= YOUR INSTRUCTIONS =
Reproduce the listing below, swapping "choices" for "options" and leaving every other part unchanged. Omit the pictures from your version.

(Dataset excerpt)
>>
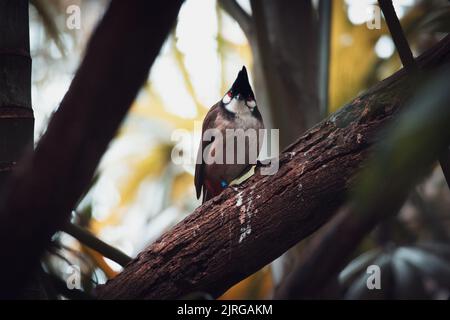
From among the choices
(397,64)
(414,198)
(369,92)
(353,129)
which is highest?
(397,64)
<<
= EXERCISE RESULT =
From among the options
(397,64)
(414,198)
(369,92)
(353,129)
which is highest?
(397,64)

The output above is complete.